The mapping from language in the brain to the language of the brain

Abstract

Human language consists of at least three levels of representation, namely sound patterns, syntactic patterns, and semantic information. These three different levels of representation are acquired and stored in neocortical brain structures during the first years of life. They form the representational primitives at Marr’s computational level. During language processing, these representational primitives are retrieved and unified on-line (i.e. in real time and from left to right), to produce and comprehend the complex utterances that speakers and listeners are capable of exchanging. This requires a specification of Marr’s algorithmic level of analysis, here referred to as Unification. A system with the capacity to show complex language generation and interpretation has to meet these representational and algorithmic requirements. However, when it comes to neural implementations, it requires a mapping of representational and algorithmic levels onto the informational language of the brain itself. This mapping remains one of the major, and largely unmet challenges for a neurobiological account of human language.
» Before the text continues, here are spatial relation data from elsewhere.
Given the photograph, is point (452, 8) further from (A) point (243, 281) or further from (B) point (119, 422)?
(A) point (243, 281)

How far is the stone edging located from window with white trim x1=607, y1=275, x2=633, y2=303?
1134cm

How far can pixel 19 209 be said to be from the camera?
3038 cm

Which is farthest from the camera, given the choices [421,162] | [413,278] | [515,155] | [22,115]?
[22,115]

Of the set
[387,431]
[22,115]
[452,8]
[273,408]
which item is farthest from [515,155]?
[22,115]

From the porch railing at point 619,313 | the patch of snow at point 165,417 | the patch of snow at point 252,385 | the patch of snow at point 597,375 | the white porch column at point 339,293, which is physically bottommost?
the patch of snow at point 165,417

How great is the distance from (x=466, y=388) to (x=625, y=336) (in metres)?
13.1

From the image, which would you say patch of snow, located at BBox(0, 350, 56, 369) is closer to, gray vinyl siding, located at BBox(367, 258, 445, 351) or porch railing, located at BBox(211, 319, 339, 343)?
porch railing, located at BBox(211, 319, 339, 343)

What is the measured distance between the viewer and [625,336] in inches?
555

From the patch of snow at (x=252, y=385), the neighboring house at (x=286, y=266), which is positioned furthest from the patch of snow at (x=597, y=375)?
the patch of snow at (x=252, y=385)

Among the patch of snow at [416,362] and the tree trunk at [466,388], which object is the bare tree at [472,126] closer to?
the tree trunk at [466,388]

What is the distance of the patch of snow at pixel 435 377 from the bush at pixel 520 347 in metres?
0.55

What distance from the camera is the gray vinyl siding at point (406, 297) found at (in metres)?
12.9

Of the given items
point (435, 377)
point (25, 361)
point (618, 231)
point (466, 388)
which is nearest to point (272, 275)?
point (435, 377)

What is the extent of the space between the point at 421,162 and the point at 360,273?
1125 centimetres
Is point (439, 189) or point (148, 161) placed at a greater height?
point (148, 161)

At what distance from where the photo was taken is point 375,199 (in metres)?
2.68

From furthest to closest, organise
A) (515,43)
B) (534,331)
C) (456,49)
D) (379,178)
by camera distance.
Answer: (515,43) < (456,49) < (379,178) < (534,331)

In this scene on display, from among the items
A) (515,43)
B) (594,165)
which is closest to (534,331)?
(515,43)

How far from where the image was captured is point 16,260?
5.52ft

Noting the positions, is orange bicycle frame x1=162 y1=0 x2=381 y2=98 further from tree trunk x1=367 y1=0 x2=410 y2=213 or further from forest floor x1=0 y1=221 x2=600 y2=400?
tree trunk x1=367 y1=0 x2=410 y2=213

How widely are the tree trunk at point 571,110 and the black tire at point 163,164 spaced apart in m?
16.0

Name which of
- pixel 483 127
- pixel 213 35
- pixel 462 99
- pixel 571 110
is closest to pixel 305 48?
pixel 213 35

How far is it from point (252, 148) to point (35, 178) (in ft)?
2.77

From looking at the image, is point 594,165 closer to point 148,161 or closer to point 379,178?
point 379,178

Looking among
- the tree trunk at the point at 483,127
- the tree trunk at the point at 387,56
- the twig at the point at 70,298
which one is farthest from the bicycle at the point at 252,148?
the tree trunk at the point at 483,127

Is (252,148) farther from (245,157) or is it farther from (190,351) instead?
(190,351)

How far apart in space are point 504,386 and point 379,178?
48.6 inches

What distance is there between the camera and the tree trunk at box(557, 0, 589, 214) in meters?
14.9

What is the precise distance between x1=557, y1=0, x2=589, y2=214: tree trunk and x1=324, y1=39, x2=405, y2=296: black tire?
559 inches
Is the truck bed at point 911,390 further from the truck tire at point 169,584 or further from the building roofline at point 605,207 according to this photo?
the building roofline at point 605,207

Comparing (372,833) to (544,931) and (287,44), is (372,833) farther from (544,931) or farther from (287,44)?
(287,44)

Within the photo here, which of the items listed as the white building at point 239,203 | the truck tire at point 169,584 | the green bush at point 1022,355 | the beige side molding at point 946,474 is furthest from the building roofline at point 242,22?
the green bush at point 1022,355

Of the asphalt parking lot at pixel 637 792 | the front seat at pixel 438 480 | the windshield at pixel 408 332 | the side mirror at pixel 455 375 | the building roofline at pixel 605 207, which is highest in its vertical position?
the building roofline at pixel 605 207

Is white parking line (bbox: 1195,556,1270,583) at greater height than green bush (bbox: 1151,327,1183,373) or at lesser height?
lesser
As a way into this mapping problem, I will outline a computational approach to modeling language processing in spiking recurrent. Sequential input is non-linearly mapped into a high-dimensional neural state-space and the internal dynamics is subsequently decoded onto a set of read-out neurons using machine learning techniques. Read-outs are viewed as a measurement device to characterize the encoded information and provide a theory bridging between neuronal processes and concepts at computational and algorithmic levels. The approach is well-suited for testing the computational role of various neurobiological features, adaptation mechanisms, and network architectures. This will help to elucidate the role of (a) brain connectivity, (b) memory at various time-scales and (c) unsupervised, local learning and adaptation mechanisms supporting the language system's capacity to reconstruct hierarchically structured interpretations from sentence input. I will exemplify this approach within a neurobiologically motivated model which maps sentence input onto sequences of thematic roles and integrates these into sentence-level semantic representations.